For the Rev. Emerson Castillo, the opening service alone justified his journey from El Salvador.
“I feel I understand how God can move between all of us even in our diversity and differences and cultural backgrounds,” said Castillo, who works for the Council of Evangelical Methodist Churches of Latin America and the Caribbean and leads a church in El Salvador. “Even though there were many languages represented, the spirit guided us as one church.”
Astrophysics and Psalm 8
The World Methodist Conference, in contrast to The United Methodist Church’s General Conference, is not about legislation, budgets and other forms of church politics.
Instead, it’s an occasion for people of the Methodist tradition to be together.
“This is like a huge family reunion,” said United Methodist Bishop Michael Watson, incoming ecumenical officer and a member of the steering committee of the World Methodist Council.
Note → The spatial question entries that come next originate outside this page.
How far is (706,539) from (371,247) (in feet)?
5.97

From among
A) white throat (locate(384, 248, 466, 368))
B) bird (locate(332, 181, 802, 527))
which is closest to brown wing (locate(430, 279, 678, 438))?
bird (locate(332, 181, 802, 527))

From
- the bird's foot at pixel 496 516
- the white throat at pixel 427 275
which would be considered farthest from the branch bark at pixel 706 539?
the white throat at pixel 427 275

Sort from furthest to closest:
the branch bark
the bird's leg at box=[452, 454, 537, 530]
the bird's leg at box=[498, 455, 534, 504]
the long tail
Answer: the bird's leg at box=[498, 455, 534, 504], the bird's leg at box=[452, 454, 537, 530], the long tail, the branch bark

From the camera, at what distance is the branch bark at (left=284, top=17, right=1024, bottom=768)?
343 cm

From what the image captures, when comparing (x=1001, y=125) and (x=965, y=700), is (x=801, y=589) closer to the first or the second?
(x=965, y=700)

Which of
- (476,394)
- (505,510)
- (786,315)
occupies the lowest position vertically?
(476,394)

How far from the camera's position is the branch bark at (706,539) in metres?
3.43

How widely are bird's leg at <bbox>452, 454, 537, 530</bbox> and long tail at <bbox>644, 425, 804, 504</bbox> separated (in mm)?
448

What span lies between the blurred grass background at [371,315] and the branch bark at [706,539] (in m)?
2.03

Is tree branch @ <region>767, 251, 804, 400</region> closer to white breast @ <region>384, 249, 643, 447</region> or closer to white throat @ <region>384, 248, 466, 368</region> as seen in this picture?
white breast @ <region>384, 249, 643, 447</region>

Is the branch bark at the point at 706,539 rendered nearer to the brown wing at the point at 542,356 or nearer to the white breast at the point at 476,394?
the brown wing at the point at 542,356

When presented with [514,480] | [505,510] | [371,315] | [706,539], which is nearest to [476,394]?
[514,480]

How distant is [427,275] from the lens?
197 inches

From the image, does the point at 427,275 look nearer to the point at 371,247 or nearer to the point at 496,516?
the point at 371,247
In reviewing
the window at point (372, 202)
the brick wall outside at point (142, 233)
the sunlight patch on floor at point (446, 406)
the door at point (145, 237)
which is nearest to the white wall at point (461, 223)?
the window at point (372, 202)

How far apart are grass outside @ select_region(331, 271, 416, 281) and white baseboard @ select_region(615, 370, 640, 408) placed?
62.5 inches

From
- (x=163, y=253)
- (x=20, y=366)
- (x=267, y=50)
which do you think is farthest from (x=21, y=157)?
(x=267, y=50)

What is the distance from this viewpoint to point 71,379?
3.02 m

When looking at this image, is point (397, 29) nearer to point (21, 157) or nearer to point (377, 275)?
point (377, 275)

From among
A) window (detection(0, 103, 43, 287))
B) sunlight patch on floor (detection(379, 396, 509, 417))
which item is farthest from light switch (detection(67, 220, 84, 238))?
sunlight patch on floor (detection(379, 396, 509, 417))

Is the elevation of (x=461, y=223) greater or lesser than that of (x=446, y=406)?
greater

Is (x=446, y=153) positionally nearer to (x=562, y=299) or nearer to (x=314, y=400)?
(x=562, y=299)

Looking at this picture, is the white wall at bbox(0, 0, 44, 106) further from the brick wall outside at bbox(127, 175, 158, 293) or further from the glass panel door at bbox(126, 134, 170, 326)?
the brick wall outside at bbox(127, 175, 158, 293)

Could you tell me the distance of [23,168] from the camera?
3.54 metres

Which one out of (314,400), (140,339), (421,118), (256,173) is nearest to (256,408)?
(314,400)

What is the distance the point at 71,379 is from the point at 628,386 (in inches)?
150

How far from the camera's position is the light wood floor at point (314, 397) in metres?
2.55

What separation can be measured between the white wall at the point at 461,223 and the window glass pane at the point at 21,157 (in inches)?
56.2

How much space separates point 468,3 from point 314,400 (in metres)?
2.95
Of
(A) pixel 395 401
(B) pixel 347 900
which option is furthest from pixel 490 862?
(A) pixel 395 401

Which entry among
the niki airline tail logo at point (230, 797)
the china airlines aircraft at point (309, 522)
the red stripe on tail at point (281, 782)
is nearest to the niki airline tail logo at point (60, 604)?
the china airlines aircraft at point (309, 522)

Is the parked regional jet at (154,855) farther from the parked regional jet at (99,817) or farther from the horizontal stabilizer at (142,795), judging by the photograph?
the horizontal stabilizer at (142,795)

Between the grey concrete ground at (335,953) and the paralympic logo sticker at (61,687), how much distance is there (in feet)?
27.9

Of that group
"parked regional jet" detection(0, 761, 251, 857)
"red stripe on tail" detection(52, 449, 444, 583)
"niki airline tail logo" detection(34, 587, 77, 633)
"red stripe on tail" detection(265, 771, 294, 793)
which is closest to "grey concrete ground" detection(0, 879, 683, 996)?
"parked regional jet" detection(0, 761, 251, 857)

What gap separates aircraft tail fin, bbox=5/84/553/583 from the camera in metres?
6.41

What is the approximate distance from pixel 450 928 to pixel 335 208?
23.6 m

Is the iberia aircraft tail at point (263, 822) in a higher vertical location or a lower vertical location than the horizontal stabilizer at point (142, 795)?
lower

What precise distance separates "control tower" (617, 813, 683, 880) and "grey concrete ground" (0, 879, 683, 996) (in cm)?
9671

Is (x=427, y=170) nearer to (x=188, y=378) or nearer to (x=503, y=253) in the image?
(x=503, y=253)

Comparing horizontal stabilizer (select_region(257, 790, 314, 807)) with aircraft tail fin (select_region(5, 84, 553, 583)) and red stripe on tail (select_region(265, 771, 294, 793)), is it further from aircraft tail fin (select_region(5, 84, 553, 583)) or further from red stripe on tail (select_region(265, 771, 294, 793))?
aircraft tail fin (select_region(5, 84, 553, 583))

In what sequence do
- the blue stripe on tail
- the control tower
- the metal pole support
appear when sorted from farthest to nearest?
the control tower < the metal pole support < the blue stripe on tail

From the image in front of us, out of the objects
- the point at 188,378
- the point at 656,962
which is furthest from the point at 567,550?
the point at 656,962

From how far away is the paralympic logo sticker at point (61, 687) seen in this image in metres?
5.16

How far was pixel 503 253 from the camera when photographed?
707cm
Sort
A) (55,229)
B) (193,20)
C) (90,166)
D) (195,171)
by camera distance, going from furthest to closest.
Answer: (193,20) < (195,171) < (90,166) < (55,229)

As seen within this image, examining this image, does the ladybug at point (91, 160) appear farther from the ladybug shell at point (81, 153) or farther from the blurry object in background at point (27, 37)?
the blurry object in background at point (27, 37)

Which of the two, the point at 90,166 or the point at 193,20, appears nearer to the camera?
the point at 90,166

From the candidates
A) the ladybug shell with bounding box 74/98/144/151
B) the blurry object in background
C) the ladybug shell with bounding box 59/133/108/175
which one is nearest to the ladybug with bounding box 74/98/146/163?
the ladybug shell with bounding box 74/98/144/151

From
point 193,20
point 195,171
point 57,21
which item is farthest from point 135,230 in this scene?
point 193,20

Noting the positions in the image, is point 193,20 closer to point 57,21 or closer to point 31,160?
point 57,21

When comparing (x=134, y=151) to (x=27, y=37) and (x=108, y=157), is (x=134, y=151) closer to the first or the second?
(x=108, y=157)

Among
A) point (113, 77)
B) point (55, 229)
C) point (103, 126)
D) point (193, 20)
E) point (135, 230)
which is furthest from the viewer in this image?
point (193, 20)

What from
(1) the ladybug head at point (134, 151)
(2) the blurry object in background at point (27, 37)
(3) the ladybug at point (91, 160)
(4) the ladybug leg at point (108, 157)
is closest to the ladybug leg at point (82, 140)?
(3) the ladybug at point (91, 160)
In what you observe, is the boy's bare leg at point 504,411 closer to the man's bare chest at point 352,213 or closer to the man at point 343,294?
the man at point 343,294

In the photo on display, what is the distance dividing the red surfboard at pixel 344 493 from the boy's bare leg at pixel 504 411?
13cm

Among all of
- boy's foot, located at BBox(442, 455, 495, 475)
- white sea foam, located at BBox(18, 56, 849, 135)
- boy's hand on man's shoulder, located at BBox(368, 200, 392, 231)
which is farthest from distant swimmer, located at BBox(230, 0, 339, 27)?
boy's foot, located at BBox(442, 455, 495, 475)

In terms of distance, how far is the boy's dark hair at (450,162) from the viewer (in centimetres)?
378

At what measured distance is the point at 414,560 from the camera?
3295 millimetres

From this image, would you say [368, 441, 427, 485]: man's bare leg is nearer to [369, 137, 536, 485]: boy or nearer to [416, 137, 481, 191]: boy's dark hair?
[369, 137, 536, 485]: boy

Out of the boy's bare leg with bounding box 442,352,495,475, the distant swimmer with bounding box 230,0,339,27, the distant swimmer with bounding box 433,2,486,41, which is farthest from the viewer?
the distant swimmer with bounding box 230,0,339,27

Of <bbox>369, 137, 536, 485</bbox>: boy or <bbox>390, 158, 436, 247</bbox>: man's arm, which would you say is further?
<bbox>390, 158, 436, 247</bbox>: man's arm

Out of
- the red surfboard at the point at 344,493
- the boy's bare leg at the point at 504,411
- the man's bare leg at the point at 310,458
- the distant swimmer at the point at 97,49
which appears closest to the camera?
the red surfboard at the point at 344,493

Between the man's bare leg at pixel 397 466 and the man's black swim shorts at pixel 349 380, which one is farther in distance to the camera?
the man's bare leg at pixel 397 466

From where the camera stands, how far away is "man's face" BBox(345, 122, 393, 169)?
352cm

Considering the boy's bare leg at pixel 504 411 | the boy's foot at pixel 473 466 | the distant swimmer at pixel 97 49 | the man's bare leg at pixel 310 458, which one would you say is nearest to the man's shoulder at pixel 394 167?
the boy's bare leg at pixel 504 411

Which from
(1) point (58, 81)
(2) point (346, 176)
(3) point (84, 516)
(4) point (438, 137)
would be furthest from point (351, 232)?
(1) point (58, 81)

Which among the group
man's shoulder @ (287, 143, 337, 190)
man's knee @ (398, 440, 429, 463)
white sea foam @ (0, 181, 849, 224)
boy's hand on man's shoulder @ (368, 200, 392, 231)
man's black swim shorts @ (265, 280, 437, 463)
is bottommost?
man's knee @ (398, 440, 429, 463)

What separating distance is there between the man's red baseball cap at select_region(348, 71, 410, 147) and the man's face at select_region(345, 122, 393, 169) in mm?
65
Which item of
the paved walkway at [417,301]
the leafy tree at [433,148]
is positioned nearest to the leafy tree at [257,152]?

However, while most family reunions might make do with a blessing before the meal, the World Methodist Conference features daily worship services and teaching in a variety of formats. These include workshops led this time by faculty of United Methodist-affiliated Perkins School of Theology at Southern Methodist University in Dallas.
For the opening worship, a conventional sermon was replaced by a dialogue between astrophysicist Jennifer Wiseman, a member of Deer Park United Methodist Church in Reisterstown, Maryland, and David Wilkinson, a scientist-turned-theologian teaching at St. John’s College, Durham University in England.
They rooted the talk in Psalm 8 (“When I consider thy heavens, the work of thy fingers, the moon and the stars, which thou hast ordained …”) but also projected images of distant galaxies and emphasized how the latest research underscores the vastness of the universe and illuminates its likely Big Bang origin.
“I glean from this that the God we pray to is awesome,” said Wiseman.
Wilkinson argued that Christians should welcome, not feel threatened by, the fast march of science.
“It’s a gift to liberate; it’s a gift to heal; it’s a gift to instill in us awe and wonder,” he said.
Roots and relevance
At worship on Sept. 1, the Rev. Rudy Rasmus, pastor of St. John’s United Methodist Church in Houston, did provide a sermon, though he joked about the time limit.
“Wesley could preach all day,” he said. “I only have 30 minutes.”
Rasmus touched on the segregation of his youth in Houston, the pace of technological change, and the need for the church to love sincerely, energetically and without precondition if it’s going to avoid obsolescence.
He recalled how he came to faith well into adulthood at Houston’s Windsor Village United Methodist Church, thanks to the embrace of its pastor, the Rev. Kirbyjon Caldwell, and the congregation.
“I could care less what the Book of Discipline said in that moment. What I really wanted to know was, ‘Do you love me?’” Rasmus said.
But Rasmus, recalling how the local zoo was more welcoming than white churches in his youth, also challenged the audience to seek justice as it loves.
“Love should be creating a disruption in your part of the world,” he said.
Rasmus’ address brought call-and-response style encouragement from the audience as he preached, and a standing ovation as he concluded.
For the Rev. Reynaldo Leao-Neto, a Brazilian working in inner-city London for the Methodist Church in Britain, the World Methodist Conference needs prophetic preaching and teaching to help ensure the relevance of Wesleyan Christianity.
“It helps us to translate our roots into today’s concerns,” he said.